In TLA+, one usually does not introduce local variables for the intermediate results of the computation, but rather introduces variables to represent the essential part of the algorithm state. (While we have spent some time on code optimization, we might have missed the fact that our sorting algorithm is not as good as Quicksort.) In the above example, the essential variables are finished and my_list.

Compare the above code to (a slightly more abstract) bubble sort in TLA+:

EXTENDS Integers, Sequences

in_list == <<5, 4, 3, 8, 1>>
VARIABLES my_list, finished

Init ==
    /\ my_list = in_list
    /\ finished = FALSE

IsSorted(lst) ==
    \A i \in DOMAIN lst \ {1}:
        lst[i - 1] <= lst[i]

WhenSorted ==
    /\ IsSorted(my_list)
    /\ finished' = TRUE
    /\ UNCHANGED my_list

WhenUnsorted ==
    /\ \E i \in DOMAIN my_list \ {1}:
        /\ my_list[i - 1] > my_list[i]
        /\ my_list' = [my_list EXCEPT ![i - 1] = my_list[i],
                                      ![i] = my_list[i - 1]]
    /\ finished' = FALSE

Next ==
    IF finished
    THEN UNCHANGED <<my_list, finished>>
    ELSE WhenSorted \/ WhenUnsorted

Our TLA+ code contains only two state variables: my_list and finished.
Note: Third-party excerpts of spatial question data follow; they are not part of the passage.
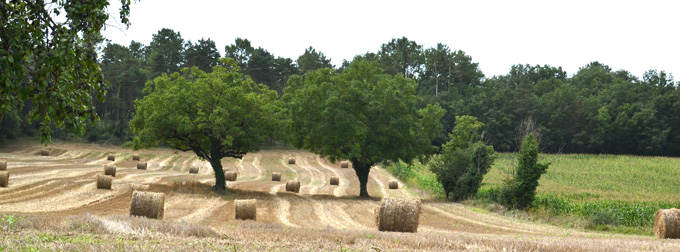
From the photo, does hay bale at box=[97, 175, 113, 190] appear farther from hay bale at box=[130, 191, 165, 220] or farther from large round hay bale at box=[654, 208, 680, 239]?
large round hay bale at box=[654, 208, 680, 239]

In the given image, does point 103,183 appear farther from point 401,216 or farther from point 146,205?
point 401,216

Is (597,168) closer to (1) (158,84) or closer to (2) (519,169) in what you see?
(2) (519,169)

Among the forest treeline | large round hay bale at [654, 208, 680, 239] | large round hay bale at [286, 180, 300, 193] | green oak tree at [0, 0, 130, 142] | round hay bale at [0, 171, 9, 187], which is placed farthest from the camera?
the forest treeline

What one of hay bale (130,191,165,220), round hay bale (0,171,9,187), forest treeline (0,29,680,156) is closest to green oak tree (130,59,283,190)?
round hay bale (0,171,9,187)

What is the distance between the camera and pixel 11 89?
719cm

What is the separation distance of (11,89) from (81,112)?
4.82 ft

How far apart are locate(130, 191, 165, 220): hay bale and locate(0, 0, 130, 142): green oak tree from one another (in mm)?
10798

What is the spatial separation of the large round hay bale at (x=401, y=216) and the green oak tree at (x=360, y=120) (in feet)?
46.2

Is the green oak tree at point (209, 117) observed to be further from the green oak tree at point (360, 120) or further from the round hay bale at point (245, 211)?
the round hay bale at point (245, 211)

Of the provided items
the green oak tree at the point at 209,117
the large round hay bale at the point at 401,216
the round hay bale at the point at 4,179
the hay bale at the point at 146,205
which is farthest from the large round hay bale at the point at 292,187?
the large round hay bale at the point at 401,216

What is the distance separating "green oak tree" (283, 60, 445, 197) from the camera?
33.2 meters

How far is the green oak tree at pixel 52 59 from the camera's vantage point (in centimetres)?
726

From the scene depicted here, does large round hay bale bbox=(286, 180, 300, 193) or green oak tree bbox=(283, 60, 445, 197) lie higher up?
green oak tree bbox=(283, 60, 445, 197)

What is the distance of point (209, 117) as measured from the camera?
30078mm
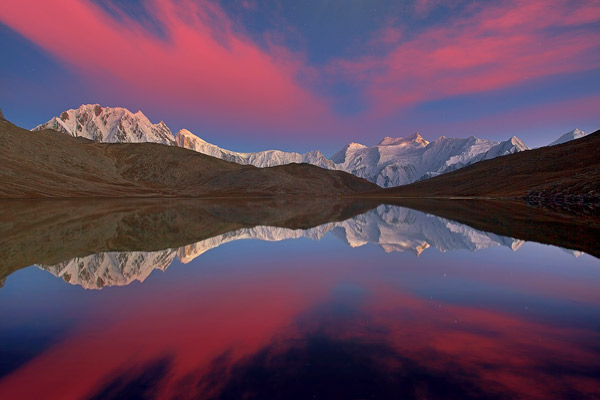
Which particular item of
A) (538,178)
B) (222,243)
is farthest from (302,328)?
(538,178)

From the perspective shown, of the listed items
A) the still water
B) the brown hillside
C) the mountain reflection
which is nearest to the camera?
the still water

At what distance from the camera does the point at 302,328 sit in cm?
920

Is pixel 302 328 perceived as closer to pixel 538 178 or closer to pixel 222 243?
pixel 222 243

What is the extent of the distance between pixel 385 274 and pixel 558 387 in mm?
9492

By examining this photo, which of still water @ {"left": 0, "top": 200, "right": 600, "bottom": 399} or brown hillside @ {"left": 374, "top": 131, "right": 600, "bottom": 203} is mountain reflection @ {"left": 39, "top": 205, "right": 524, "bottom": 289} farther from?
brown hillside @ {"left": 374, "top": 131, "right": 600, "bottom": 203}

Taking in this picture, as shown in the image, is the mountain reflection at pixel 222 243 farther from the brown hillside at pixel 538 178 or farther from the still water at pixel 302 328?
the brown hillside at pixel 538 178

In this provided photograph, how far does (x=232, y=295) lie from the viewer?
1255cm

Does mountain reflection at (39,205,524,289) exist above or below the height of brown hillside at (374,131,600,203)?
below

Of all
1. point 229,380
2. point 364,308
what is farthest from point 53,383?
point 364,308

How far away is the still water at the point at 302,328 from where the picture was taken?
6582 millimetres

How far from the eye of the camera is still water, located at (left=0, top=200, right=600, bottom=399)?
658 centimetres

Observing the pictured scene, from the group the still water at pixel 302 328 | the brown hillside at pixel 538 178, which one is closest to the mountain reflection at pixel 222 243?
the still water at pixel 302 328

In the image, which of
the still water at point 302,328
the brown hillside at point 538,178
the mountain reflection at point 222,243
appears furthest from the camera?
the brown hillside at point 538,178

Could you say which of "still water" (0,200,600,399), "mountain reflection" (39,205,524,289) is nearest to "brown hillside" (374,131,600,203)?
"mountain reflection" (39,205,524,289)
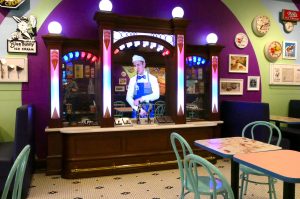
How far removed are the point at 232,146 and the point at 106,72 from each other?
219 centimetres

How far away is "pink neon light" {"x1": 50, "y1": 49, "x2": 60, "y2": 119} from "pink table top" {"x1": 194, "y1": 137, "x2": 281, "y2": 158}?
2243mm

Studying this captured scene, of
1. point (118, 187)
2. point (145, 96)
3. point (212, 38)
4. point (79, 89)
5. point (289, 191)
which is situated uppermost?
point (212, 38)

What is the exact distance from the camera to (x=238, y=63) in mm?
5316

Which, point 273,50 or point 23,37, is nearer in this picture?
point 23,37

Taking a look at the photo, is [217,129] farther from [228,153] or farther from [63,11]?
[63,11]

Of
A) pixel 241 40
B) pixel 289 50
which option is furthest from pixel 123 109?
pixel 289 50

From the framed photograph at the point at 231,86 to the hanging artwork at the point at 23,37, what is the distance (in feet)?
11.2

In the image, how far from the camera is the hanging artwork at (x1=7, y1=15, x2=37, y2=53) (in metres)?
4.08

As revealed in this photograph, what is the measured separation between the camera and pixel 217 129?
4840mm

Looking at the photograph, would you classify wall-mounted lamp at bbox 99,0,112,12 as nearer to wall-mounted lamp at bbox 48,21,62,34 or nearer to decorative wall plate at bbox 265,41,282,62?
wall-mounted lamp at bbox 48,21,62,34

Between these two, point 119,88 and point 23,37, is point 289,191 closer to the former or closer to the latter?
point 119,88

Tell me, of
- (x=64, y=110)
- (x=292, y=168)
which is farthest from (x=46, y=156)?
(x=292, y=168)

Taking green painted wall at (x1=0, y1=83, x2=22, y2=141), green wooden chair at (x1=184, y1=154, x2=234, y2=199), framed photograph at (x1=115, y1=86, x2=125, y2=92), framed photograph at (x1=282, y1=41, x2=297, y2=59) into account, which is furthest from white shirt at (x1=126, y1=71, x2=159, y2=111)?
framed photograph at (x1=282, y1=41, x2=297, y2=59)

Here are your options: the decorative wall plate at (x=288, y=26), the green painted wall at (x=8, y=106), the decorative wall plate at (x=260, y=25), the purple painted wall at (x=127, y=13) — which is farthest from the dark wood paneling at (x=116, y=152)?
the decorative wall plate at (x=288, y=26)
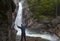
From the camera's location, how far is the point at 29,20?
21.3m

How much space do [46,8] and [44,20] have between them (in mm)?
2076

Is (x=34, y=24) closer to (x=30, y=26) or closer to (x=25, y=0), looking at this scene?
(x=30, y=26)

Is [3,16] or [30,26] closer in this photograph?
[3,16]

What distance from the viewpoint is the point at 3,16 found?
516 cm

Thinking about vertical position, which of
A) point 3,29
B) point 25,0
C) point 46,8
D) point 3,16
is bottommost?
point 3,29

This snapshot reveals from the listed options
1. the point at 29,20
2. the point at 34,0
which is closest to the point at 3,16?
the point at 29,20

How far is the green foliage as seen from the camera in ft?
70.5

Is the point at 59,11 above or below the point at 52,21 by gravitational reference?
above

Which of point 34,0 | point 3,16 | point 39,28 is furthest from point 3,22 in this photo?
point 34,0

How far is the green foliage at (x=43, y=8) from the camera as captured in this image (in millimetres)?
21500

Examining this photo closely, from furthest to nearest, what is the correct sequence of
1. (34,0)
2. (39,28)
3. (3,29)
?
(34,0), (39,28), (3,29)

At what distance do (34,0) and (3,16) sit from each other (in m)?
17.9

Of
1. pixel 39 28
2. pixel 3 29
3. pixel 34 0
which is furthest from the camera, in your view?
pixel 34 0

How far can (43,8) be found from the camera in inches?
861
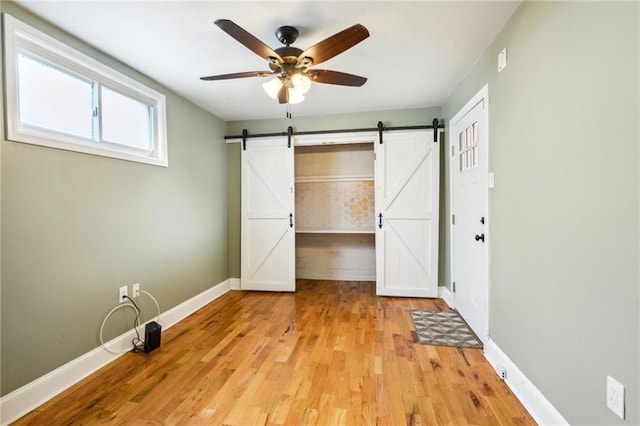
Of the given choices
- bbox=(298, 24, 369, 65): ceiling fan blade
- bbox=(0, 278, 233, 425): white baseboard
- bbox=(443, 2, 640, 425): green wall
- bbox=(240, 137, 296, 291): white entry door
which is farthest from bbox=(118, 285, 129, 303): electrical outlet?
bbox=(443, 2, 640, 425): green wall

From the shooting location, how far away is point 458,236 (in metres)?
3.12

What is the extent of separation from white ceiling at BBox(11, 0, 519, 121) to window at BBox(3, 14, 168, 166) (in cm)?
18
Other variables are introduced by quantifiers (e.g., \E i \in ...). The state variables are not updated in the sense of programming languages. Rather, one writes constraints over unprimed and primed versions, e.g.:

        /\ my_list' = [my_list EXCEPT ![i - 1] = my_list[i],
                                      ![i] = my_list[i - 1]]

Of course, one can introduce aliases for intermediate expressions, for instance, by using let-definitions:

        LET prev == my_list[i - 1]
            current == my_list[i]
        /\ prev > current
        /\ my_list' = [my_list EXCEPT ![i - 1] = current, ![i] = prev]

However, the let-definitions are not variables, they are just aliases for more complex expressions. Importantly, one cannot update the value of an expression that is defined with a let-definition. In this sense, TLA+ is similar to functional languages, where side effects are carefully avoided and minimized.

In contrast to functional languages, the value of TLA+ is not in computing the result of a function application, but in producing sequences of states (called behaviors). Hence, some parts of a useful TLA+ specification should have side effects to record the states.